Easy recipe for a quinoa and cheese soup, this Ecuadorian style locro soup is made with quinoa, potatoes, cheese, milk, onions, garlic, tomato, cumin, oregano, achiote, and topped with cilantro and avocado.
This comforting quinoa and cheese soup is a variation of the locro potato soup that I grew up eating in Ecuador. It is made with quinoa, potatoes, cheese, milk, onions, garlic, tomato, cumin, oregano, achiote, and topped with cilantro and avocado. Soup is the answer to all problems, at least that’s the way it seemed when I was growing up in Ecuador: you’re not feeling too well? Eat your soup. You want to get bigger, taller, skinnier, smarter, etc? Eat your soup. You want dessert? Eat your soup. You want to go outside and play? Eat your soup. You would think I would have ended up hating soups, but I actually really enjoy a good bowl of soup. It’s one of those things that I crave when I’m feeling sick and wish my mom lived next door –instead of 4,500 miles away –so that she could make me some homemade soup.Jump to Recipe
The first step to making a good soup is the refrito, also known as sofrito, which is the base of the soup, it consists of heating oil or butter –or sometimes lard – and adding onions, garlic, tomatoes. Other veggies like peppers or celery can also be added depending on the soup. Then you add the spices and seasonings you will use for the soup. I usually add ground cumin and achiote or annatto powder to my refrito. For this quinoa and cheese soup I also added some dry oregano.
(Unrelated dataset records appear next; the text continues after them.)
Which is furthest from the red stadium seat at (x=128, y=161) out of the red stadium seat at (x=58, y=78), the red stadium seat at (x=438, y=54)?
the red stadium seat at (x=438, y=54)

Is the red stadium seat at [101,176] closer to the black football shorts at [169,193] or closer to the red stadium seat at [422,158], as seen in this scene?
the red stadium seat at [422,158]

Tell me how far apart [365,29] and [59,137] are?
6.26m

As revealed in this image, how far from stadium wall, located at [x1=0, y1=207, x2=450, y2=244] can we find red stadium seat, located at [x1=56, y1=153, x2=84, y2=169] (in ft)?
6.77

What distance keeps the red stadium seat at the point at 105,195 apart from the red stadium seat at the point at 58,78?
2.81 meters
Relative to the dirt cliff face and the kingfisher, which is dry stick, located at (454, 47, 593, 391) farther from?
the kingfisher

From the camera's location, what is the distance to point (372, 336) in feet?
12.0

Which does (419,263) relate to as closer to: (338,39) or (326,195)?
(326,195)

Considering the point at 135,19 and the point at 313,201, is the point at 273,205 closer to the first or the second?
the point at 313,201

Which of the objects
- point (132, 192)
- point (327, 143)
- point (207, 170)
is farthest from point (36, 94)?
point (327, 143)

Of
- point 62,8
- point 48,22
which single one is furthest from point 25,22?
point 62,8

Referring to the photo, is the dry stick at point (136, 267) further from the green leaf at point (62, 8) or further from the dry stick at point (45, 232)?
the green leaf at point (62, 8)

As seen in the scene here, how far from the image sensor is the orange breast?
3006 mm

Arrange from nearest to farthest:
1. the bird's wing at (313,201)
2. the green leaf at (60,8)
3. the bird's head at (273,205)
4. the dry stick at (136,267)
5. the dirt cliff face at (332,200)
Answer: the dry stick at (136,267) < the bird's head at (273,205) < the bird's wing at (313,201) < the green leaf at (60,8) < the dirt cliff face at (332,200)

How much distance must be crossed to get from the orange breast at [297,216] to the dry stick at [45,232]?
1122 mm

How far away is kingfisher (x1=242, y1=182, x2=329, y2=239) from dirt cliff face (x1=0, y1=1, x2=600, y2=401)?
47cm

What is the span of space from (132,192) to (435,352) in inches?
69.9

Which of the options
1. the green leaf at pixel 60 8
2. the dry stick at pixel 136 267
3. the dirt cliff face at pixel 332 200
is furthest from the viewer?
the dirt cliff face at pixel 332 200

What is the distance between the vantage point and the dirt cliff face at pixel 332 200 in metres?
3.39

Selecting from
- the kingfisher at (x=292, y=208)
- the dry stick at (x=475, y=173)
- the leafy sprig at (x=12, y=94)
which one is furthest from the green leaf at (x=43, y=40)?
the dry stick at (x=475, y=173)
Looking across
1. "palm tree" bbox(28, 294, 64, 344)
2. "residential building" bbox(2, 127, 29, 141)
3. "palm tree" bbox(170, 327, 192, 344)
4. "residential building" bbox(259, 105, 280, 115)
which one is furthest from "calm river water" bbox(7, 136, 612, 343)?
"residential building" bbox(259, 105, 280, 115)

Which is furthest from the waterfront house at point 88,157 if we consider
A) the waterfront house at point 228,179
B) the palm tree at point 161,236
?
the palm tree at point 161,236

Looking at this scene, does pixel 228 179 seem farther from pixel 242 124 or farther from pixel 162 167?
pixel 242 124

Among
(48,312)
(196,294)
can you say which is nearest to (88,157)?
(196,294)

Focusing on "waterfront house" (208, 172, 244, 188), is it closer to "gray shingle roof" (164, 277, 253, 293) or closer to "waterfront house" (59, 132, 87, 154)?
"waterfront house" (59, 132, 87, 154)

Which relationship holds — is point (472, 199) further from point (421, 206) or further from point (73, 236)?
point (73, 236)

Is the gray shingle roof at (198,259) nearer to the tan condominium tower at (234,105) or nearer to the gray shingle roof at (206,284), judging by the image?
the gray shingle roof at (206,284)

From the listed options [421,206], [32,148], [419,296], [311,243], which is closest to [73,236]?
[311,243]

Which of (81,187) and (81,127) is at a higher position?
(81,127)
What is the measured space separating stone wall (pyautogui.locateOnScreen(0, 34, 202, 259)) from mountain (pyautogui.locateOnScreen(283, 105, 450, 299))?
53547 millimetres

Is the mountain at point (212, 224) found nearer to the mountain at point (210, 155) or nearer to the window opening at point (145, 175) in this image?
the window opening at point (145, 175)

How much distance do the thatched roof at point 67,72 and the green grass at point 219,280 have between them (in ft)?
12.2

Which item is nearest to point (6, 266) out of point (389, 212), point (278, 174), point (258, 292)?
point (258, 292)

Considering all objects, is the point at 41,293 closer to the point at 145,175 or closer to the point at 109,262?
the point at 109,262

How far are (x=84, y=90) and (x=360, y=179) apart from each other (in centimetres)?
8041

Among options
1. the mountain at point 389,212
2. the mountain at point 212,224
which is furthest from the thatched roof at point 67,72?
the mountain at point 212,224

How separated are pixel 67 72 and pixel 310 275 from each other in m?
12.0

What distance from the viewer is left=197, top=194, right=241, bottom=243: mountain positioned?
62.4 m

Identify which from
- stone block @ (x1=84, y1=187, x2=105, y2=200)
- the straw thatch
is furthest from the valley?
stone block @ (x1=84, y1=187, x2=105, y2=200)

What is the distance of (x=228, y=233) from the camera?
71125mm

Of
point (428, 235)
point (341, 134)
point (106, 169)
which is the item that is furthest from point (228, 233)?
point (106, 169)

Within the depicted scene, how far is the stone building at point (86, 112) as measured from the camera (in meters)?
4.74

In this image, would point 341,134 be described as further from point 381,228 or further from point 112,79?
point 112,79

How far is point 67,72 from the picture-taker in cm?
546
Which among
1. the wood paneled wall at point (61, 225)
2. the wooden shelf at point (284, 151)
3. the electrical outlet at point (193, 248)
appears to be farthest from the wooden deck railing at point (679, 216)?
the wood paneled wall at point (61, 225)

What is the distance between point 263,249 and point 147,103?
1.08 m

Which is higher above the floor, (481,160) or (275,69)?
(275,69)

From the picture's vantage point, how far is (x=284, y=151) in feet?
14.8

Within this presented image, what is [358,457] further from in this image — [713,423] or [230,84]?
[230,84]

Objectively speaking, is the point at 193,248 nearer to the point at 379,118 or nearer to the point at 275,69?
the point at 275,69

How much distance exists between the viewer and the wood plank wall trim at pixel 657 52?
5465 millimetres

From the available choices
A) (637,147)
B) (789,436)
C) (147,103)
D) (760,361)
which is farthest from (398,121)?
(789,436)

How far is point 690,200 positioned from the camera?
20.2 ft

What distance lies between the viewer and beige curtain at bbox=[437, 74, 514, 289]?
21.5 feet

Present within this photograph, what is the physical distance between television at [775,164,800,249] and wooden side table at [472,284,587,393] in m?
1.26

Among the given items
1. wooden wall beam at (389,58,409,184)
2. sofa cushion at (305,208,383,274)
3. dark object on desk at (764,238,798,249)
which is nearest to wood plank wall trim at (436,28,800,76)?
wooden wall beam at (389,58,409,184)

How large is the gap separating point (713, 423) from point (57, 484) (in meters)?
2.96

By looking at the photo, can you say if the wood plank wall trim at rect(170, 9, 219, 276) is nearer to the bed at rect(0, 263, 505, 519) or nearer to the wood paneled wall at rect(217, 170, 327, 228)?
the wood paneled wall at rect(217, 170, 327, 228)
This soup has quinoa – which is nutritious and all of that good stuff, but what I like about quinoa in soups is the texture, I love the way the little seeds pop in your mouth. The potatoes, cheese and cilantro are what give it that delicious taste that reminds me of the locro de papas soup. Whenever I make a soup that has potatoes in it, I like to add the potatoes to the refrito and let them cook for just a few minutes so that they get just a little bit browned and then add the water or broth. I used queso fresco, which is fresh Latin American cheese that you can find in most supermarkets, but you can also use feta cheese instead, feta is a little bit more salty so adjust the salt according to your preference. Like many other Ecuadorian soups I served this one with some diced avocado and hot sauce on the side.
Quinoa and cheese soup
- 2 tablespoons of oil
- 2 cups diced white onion about 1 large onion
- 4 garlic cloves crushed
- 1 tomato peeled, seeded and chopped finely
- 1 teaspoon cumin
- 1 teaspoon achiote powder
- 1 teaspoon dry oregano
- 5-6 potatoes peeled and cut in small chunks
- 1 cup uncooked quinoa pre-washed
- 8 cups water or broth
- 1 cup milk
- 2 cups grated or crumbled queso fresco can use feta cheese
- 4 tablespoons of finely chopped cilantro or parsley to garnish
- Salt and pepper to taste
- Avocado slices
- Aji hot sauce
- Heat the oil over medium heat in a large saucepan or soup pot.
- Add the onions, garlic, tomato, cumin, achiote, oregano, salt and pepper. Mix well and cook until the onions are soft, about 5-8 minutes.
- Add the chopped potatoes; mix them in until coated with onions and spices. Continue to cook them for about 5 minutes, stirring occasionally.
- Add the water or broth, bring to a boil.
- Add the uncooked quinoa, reduce the temperature and simmer until the quinoa and potatoes are tender, about 25 minutes. Stir occasionally. For a creamier and thicker consistency you can use a a masher or wooden spoon to crush/mash some of the potatoes.
- Add the milk and cheese, stir and cook for another 5 minutes.
- Remove from the heat. Add the chopped cilantro or parsley, taste and add additional salt/pepper if needed.
- Serve the quinoa and cheese soup with diced or sliced avocado and hot sauce to taste.